— What you have to do —
Rewrite every line of the listing below, changing each "lake water" to "pond water" and keeping everything else the same. Omit the pictures from your version.

— Entries on spatial positioning —

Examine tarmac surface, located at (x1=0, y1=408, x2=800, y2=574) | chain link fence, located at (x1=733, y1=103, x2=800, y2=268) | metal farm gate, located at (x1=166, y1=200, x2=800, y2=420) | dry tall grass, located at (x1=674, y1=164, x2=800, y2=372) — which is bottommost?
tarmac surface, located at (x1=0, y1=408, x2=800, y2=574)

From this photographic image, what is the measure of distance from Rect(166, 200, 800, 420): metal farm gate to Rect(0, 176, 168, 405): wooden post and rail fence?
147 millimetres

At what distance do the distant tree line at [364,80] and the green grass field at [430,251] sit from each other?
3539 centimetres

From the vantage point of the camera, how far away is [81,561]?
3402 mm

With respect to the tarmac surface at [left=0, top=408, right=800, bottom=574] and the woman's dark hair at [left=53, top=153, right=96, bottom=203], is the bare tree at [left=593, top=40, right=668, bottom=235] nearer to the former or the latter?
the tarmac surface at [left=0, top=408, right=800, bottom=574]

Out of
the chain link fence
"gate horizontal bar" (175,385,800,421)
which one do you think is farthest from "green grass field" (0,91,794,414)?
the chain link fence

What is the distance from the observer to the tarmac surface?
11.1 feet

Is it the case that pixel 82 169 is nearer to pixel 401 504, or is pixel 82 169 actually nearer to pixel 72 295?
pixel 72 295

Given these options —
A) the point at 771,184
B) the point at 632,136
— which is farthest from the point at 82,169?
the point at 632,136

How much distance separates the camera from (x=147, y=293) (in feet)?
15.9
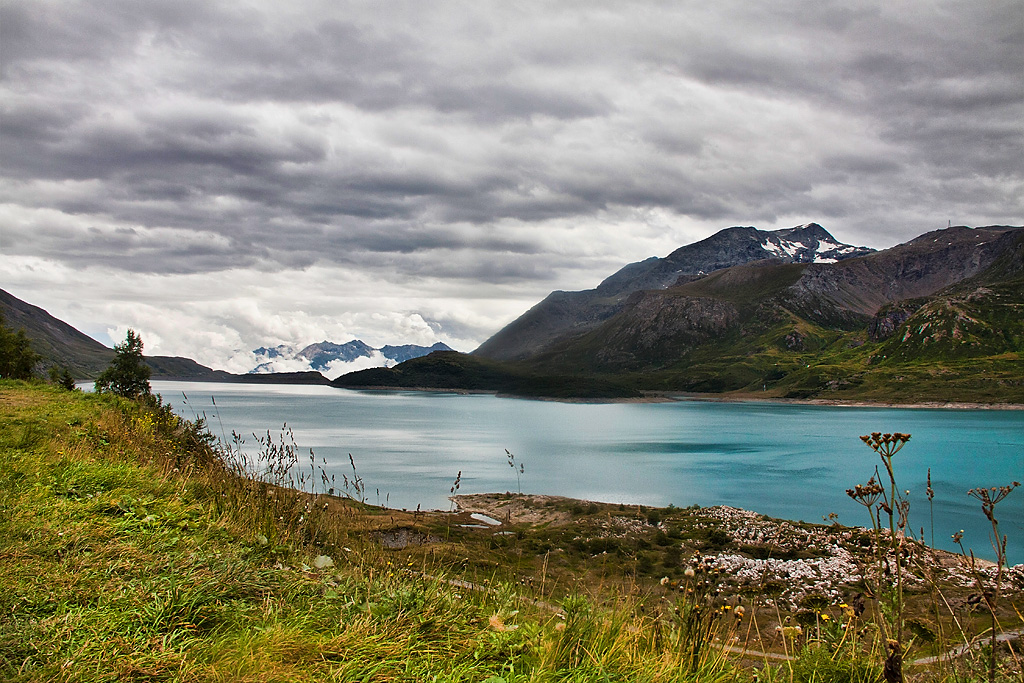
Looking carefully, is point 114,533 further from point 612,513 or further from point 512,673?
point 612,513

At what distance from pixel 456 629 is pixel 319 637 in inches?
40.2

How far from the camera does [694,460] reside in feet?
241

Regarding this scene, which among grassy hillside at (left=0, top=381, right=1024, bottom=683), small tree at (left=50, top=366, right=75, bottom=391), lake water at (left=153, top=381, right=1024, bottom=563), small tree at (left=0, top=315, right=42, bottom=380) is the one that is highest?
small tree at (left=0, top=315, right=42, bottom=380)

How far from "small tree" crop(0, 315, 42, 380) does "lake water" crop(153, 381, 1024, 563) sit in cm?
1471

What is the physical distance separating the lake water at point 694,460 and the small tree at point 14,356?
1471cm

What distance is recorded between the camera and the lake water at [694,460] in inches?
1850

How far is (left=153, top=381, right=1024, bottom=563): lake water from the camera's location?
47.0m

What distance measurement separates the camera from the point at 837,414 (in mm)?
147125

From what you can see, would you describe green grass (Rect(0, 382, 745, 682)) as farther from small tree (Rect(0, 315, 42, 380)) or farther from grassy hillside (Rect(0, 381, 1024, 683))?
small tree (Rect(0, 315, 42, 380))

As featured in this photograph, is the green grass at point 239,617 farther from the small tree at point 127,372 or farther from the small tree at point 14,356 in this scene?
the small tree at point 127,372

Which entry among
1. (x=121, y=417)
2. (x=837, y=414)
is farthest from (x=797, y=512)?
(x=837, y=414)

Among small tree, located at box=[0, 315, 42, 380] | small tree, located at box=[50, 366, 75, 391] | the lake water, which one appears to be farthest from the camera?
small tree, located at box=[0, 315, 42, 380]

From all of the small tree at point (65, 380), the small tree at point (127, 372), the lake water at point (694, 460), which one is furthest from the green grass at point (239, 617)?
the small tree at point (127, 372)

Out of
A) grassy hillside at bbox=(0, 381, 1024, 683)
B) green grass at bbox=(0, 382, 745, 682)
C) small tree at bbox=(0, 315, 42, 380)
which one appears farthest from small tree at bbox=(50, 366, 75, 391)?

— Task result —
Examine tarmac surface, located at (x1=0, y1=408, x2=800, y2=574) | chain link fence, located at (x1=733, y1=103, x2=800, y2=268) | metal farm gate, located at (x1=166, y1=200, x2=800, y2=420) | dry tall grass, located at (x1=674, y1=164, x2=800, y2=372) — which is bottommost?
tarmac surface, located at (x1=0, y1=408, x2=800, y2=574)

From this photographic image, what is the measure of distance from Rect(166, 200, 800, 420): metal farm gate to Rect(0, 176, 168, 405): wooden post and rail fence?
147 millimetres

At what distance do the distant tree line at [364,80] and the green grass field at [430,251] sit from each other?
3539 centimetres

From the vantage point of the camera, how far away is [81,561]?
3402 mm

With respect to the tarmac surface at [left=0, top=408, right=800, bottom=574] and the woman's dark hair at [left=53, top=153, right=96, bottom=203], is the bare tree at [left=593, top=40, right=668, bottom=235] nearer to the former or the latter?
the tarmac surface at [left=0, top=408, right=800, bottom=574]

Out of
the chain link fence
"gate horizontal bar" (175,385,800,421)
which one do you think is farthest from "green grass field" (0,91,794,414)?
the chain link fence

What is the distance from the observer to the tarmac surface?
11.1 feet

Is it the case that pixel 82 169 is nearer to pixel 401 504, or is pixel 82 169 actually nearer to pixel 72 295?
pixel 72 295

Given these options —
A) the point at 771,184
B) the point at 632,136
— which is farthest from the point at 82,169?
the point at 632,136

How much distance separates the camera from (x=147, y=293) (in feet)?
15.9
Looking carefully, is point 114,533 further from point 612,513 or further from point 512,673?
point 612,513

At what distance from pixel 456 629 is pixel 319 637 in inches?
40.2

How far from the camera does [694,460] reside in feet?
241

Regarding this scene, which among grassy hillside at (left=0, top=381, right=1024, bottom=683), small tree at (left=50, top=366, right=75, bottom=391), pond water at (left=153, top=381, right=1024, bottom=563), small tree at (left=0, top=315, right=42, bottom=380) is the one that is highest?
small tree at (left=0, top=315, right=42, bottom=380)

How far from "small tree" crop(0, 315, 42, 380) does "pond water" crop(153, 381, 1024, 563) sit in cm?
1471

What is the physical distance separating the pond water at point 694,460 and the small tree at point 14,356?
1471cm

What distance is recorded between the camera and the pond water at [694,460] in inches?
1850

How far is (left=153, top=381, right=1024, bottom=563): pond water from the camera's location?
47.0m

What distance measurement separates the camera from the point at 837,414 (in mm)?
147125

From what you can see, would you describe green grass (Rect(0, 382, 745, 682)) as farther from small tree (Rect(0, 315, 42, 380)) or farther from grassy hillside (Rect(0, 381, 1024, 683))?
small tree (Rect(0, 315, 42, 380))

As featured in this photograph, is the green grass at point 239,617 farther from the small tree at point 127,372 or farther from the small tree at point 14,356 in this scene?
the small tree at point 127,372

Which entry among
1. (x=121, y=417)
2. (x=837, y=414)
is farthest from (x=797, y=512)?
(x=837, y=414)

Among small tree, located at box=[0, 315, 42, 380] | small tree, located at box=[50, 366, 75, 391] | the pond water, which one appears to be farthest from the camera?
small tree, located at box=[0, 315, 42, 380]

From all of the small tree at point (65, 380), the small tree at point (127, 372), the pond water at point (694, 460), which one is furthest from the green grass at point (239, 617)?
the small tree at point (127, 372)

Out of
A) grassy hillside at bbox=(0, 381, 1024, 683)
B) green grass at bbox=(0, 382, 745, 682)
C) small tree at bbox=(0, 315, 42, 380)
which one appears farthest from small tree at bbox=(50, 366, 75, 391)?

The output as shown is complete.